Don't forget, when it comes to _representing_ the time of day on a four digit display, it's simply not possible to represent that infinitesmally small instance in time when the clock increments the minutes back to 00, generating a carry into the hours counter which then generates a carry into the days counter (whether it exists or not in the clock mechanism) when resetting back to all zeroes to display the fact that the time period is within the first minute of the next day.

Unfortunately, even measuring to billionths of a second resolution doesn't overcome this 'problem'. Time is an 'analogue' quantity that we note or record in quantum increments. Even supposing the existence of 'time quanta' as proposed by some researchers, this is more likely to arise from using a system limited by the quantum behaviour of atoms used in the construction of such a quantum clock.
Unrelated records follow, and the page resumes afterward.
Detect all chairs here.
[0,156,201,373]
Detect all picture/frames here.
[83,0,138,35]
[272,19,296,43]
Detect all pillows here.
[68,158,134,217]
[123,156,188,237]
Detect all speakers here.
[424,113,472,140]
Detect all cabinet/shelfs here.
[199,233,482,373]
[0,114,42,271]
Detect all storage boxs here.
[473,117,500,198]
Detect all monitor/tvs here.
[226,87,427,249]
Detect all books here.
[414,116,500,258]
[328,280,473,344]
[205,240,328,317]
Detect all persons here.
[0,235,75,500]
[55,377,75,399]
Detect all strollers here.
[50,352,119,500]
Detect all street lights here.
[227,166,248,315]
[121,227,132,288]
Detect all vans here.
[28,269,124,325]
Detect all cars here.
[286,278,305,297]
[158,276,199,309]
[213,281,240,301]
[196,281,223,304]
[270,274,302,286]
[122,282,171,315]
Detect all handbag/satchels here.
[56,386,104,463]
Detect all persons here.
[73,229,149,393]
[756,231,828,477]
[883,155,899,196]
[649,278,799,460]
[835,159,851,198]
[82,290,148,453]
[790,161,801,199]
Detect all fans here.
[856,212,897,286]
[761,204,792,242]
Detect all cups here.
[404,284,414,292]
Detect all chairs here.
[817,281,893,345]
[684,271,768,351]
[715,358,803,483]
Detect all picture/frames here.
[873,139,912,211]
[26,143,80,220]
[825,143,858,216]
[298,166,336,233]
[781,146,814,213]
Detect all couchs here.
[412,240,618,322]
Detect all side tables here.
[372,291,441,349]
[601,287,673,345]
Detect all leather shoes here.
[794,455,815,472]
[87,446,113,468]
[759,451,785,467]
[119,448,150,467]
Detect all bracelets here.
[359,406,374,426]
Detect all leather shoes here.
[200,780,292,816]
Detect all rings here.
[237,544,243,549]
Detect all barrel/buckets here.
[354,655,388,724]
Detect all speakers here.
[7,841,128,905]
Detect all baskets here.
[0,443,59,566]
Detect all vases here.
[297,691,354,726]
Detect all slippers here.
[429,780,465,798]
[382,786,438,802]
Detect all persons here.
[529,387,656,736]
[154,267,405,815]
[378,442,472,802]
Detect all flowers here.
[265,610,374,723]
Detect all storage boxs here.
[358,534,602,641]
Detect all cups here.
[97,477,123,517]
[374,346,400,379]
IOW, to paraphrase Terry Pratchett, "It's analogue all the way down!". :-)

Reply to
Johny B Good

Ah! At last, someone else has noted the malapropism in the subject line. :-)

Reply to
Johny B Good

Interesting uses for recording that special time at the end of a day as 24:00 which no 4 digit clock will ever display (see the top and bottom entries of the table for why). These are more a matter of 'convenience' than strict logic.

A clock has to follow strict logic in order to function. You cannot display both 00:00 _and_ 24:00 simultaneously on a digital clock display. This leaves you with the choice of either starting the day at

00:01 and ending at 24:00 or, more correctly, starting at 00:00 and ending with 23:59 before wrapping back round to 00:00 again for the start of the next day.

Since the display can only report an event that immediately becomes an historic fact by the femtosecond for the next 60 second time interval in the case of a 4 digit display, it makes perfect sense to never use the 00:01 through to 24:00 range to represent the time of any one day.

It's this wooly minded reasoning based on convenience for the specific examples where a time of 24:00 is referenced that scares the banks shitless into 'steering clear' of this troublesome zeroeth minute of the day.